_What to work on:_ Please carry forward the historical notes on star cluster NGC 1245 below, picking up right after their last sentence.

_Given passage:_
= = = =

1246 1244
Per
☀8.4mag
Ø 10'
Photo Synthetic

William Herschel discovered NGC 1245 = H VI-25 = h290 on 11 Dec 1786 (sweep 645), recording "a beautiful very compressed and rich cluster of small stars, about 8' or 9' diameter, irr R." On 30 Nov 1787 (sweep 786) he added "The large stars arranged in lines, like interwoven letters." John Herschel wrote on 31 Dec 1831 (sweep 390), "rich, L, cl not very comp; irreg R with stragglers; stars 12...15m; brightest part 5' diam".

On 23 Nov 1848, Johnstone Stoney (Lord Rosse's assistant) wrote, "Coarse, cl. strongly honey-combed. Would probably look annular with eccentric eyehole if it were far enough to be a nebula."

= = = =

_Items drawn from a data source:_
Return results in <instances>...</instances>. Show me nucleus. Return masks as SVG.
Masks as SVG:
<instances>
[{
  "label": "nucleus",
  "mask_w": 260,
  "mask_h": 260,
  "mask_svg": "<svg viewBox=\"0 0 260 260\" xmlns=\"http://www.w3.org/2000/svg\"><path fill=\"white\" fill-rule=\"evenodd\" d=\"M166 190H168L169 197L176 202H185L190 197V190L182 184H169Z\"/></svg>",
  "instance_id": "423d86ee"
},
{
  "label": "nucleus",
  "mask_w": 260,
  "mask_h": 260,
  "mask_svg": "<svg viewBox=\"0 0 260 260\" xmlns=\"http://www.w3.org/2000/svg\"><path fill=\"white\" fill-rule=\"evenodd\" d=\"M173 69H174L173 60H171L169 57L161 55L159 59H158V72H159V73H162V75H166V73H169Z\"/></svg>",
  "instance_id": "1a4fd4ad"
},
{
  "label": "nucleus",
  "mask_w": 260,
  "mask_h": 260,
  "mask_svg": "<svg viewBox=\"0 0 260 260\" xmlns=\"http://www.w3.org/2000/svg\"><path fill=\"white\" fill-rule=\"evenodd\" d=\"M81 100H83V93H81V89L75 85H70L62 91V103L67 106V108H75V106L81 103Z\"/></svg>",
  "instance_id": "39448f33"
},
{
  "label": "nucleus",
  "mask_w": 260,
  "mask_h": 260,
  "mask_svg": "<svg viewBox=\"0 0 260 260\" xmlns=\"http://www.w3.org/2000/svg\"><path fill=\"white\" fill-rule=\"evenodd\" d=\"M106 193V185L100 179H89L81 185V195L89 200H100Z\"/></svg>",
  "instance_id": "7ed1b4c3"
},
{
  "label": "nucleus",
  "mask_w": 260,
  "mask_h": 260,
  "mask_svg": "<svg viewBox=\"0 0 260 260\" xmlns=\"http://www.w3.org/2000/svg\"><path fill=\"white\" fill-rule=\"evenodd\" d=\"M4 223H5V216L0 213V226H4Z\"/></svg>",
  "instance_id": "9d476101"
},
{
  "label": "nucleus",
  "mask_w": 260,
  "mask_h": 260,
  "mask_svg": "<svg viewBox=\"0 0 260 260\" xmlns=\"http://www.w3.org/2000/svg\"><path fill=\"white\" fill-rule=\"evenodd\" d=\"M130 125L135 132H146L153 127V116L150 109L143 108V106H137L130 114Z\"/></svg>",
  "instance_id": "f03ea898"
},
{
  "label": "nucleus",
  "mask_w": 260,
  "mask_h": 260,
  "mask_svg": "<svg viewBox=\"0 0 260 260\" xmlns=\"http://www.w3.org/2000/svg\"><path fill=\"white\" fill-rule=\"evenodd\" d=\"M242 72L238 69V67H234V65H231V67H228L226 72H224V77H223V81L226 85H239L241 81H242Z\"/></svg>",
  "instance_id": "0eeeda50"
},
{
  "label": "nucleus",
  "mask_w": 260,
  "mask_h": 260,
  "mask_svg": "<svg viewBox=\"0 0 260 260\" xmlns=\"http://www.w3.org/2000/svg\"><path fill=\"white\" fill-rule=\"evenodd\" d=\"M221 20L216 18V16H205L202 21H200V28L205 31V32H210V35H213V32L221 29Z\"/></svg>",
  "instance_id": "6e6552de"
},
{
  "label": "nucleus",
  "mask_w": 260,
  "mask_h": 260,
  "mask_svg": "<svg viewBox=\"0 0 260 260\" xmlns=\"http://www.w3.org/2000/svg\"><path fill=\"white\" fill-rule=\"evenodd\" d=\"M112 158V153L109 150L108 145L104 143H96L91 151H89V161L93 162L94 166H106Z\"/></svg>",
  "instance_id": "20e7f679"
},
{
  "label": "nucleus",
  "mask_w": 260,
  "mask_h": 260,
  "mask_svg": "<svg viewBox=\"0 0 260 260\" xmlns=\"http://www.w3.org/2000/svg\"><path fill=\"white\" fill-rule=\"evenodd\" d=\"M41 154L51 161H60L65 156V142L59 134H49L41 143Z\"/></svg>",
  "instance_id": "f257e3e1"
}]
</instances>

= = = =

_Written response:_
300/350mm - 13.1" (1/28/84): about 75 stars in a dense cluster. Includes bright stars on the north side.

400/500mm - 17.5" (12/8/90): about 100 stars at 220x in 10' diameter. Rich in mag 13.5-14 stars and includes four mag 12 stars along the west side. Roughly circular outline and uniform but no concentration to the center, many stars are arranged in lanes. A mag 8.5 star is off the south edge and a mag 9 star is about 5' off the ENE edge.